#### Problem requirements
Copy the items starting at the line that contains "Is point 26,246" and continuing through the last item, substituting "bbox" for every "bounding box" and changing nothing else.

#### Records to process
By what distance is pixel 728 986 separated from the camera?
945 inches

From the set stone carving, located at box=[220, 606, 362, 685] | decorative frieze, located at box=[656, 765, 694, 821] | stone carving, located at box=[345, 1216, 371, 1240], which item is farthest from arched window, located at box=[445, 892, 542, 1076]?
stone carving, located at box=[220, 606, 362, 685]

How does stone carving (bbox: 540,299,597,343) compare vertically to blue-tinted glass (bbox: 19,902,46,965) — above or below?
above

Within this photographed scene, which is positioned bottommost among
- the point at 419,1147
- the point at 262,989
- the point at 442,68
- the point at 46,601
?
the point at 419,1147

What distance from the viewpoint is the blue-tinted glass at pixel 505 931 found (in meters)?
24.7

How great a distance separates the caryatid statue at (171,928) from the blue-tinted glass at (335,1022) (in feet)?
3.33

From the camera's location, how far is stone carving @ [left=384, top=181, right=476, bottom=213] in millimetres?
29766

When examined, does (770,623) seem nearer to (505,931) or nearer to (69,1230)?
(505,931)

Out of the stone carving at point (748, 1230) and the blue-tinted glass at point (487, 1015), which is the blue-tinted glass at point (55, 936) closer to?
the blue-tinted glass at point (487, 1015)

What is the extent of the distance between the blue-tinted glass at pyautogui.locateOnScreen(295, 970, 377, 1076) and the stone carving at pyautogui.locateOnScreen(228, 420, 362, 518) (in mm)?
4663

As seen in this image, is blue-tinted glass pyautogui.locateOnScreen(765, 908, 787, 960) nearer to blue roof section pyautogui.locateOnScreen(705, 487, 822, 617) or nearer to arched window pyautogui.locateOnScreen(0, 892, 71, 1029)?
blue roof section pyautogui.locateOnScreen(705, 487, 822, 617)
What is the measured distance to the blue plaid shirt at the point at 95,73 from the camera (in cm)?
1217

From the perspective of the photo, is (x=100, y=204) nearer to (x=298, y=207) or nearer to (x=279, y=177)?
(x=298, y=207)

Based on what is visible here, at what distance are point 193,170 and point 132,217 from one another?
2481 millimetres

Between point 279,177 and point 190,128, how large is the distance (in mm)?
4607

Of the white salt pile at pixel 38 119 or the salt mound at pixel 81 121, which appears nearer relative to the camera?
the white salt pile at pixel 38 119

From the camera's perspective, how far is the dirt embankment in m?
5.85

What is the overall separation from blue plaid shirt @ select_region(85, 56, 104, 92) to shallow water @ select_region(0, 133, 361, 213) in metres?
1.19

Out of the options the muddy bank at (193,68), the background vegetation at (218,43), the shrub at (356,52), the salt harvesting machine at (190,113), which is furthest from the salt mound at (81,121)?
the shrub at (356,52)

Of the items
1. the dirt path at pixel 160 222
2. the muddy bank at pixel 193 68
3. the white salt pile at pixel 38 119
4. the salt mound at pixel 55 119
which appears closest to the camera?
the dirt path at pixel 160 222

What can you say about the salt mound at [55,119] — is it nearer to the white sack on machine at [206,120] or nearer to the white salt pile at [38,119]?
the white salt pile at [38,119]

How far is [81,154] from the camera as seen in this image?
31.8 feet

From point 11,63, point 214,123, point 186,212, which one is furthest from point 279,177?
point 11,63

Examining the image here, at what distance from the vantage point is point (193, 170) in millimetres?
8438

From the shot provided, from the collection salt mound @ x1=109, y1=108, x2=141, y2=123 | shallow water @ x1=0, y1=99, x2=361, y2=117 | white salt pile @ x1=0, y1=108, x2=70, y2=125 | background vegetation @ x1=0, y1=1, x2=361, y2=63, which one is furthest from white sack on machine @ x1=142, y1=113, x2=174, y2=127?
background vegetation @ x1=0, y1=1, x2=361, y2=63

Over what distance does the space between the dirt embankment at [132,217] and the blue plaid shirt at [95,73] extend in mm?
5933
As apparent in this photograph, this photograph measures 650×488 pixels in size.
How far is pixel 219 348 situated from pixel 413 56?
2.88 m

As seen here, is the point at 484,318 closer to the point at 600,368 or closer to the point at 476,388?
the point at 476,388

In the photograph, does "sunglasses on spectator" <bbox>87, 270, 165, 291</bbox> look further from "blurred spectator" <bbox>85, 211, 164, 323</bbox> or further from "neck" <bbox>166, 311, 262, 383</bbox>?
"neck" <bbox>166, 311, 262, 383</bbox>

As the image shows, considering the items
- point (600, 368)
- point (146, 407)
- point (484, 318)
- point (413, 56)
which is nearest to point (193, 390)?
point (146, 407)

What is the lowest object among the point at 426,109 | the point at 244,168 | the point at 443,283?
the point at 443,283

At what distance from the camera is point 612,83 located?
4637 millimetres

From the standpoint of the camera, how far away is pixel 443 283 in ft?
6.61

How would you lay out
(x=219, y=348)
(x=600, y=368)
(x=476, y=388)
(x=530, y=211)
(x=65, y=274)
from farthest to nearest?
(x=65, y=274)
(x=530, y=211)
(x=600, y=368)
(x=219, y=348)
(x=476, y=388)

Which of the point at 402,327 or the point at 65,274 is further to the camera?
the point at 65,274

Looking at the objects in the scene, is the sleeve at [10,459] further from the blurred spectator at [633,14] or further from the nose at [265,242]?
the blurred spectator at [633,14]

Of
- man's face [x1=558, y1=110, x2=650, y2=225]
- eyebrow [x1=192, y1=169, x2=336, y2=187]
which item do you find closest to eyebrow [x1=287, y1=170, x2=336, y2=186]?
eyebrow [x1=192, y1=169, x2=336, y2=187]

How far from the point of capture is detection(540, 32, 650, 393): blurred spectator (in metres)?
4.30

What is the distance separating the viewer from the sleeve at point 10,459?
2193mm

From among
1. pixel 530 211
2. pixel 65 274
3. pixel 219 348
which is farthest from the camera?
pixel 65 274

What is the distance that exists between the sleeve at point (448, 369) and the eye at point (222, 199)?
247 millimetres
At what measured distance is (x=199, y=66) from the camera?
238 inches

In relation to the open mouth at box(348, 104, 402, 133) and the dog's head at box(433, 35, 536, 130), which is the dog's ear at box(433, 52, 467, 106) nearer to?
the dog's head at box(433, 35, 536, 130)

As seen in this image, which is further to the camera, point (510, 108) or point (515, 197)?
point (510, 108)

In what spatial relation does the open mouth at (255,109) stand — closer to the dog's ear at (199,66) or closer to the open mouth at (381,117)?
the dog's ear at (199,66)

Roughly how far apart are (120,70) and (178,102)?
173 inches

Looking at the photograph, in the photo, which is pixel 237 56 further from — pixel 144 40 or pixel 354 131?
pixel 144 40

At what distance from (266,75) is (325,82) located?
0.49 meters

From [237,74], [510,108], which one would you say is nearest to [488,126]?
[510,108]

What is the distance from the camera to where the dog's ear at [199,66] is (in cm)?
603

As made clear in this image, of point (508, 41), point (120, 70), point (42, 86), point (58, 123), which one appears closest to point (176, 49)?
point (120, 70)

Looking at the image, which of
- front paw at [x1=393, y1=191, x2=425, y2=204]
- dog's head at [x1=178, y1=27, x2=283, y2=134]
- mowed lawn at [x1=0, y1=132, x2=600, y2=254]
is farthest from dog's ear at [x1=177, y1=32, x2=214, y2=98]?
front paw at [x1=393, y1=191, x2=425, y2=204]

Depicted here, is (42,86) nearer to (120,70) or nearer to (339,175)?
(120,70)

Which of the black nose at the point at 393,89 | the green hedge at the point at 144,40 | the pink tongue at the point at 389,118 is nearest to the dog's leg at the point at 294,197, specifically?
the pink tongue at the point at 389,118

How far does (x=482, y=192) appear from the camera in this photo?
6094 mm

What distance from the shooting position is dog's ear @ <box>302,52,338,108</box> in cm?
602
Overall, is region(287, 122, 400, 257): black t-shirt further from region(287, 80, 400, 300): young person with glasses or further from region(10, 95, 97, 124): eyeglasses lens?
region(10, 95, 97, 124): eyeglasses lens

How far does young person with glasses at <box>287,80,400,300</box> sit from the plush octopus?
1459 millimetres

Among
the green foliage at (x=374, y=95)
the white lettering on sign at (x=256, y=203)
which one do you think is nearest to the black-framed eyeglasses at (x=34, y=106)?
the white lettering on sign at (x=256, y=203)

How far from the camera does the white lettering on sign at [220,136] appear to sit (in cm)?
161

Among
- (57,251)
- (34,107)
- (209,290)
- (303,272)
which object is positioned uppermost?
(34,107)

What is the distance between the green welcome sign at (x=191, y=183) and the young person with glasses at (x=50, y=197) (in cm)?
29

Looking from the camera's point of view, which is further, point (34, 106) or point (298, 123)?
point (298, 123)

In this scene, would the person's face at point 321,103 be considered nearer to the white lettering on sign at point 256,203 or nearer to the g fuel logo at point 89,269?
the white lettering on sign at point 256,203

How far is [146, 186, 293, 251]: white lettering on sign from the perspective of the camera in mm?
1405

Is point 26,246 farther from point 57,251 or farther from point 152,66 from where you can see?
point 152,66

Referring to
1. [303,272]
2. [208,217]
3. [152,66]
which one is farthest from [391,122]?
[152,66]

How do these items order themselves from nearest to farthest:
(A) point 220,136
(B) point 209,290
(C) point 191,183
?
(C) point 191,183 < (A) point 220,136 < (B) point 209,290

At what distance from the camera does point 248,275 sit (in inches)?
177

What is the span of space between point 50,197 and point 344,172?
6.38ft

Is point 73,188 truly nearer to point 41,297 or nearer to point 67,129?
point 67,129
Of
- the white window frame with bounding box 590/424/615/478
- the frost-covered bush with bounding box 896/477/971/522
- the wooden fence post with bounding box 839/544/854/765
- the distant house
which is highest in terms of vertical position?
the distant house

#### Finished exercise
Is point 26,246 farther from point 57,251 or farther from point 152,66 from where you can see?
point 152,66

Referring to
1. [303,272]
2. [208,217]
3. [152,66]
which one is farthest from [391,122]?
[152,66]

How do these items order themselves from nearest to farthest:
(A) point 220,136
(B) point 209,290
(C) point 191,183
?
(C) point 191,183 < (A) point 220,136 < (B) point 209,290

At what distance from the camera does point 248,275 sit (in inches)?
177

What is the span of space between point 50,197 and point 344,172?
6.38ft

Is point 73,188 truly nearer to point 41,297 or nearer to point 67,129?
point 67,129
Of
- the white window frame with bbox 590/424/615/478
- the frost-covered bush with bbox 896/477/971/522
- the wooden fence post with bbox 839/544/854/765
- the distant house
which is highest in terms of vertical position?
the distant house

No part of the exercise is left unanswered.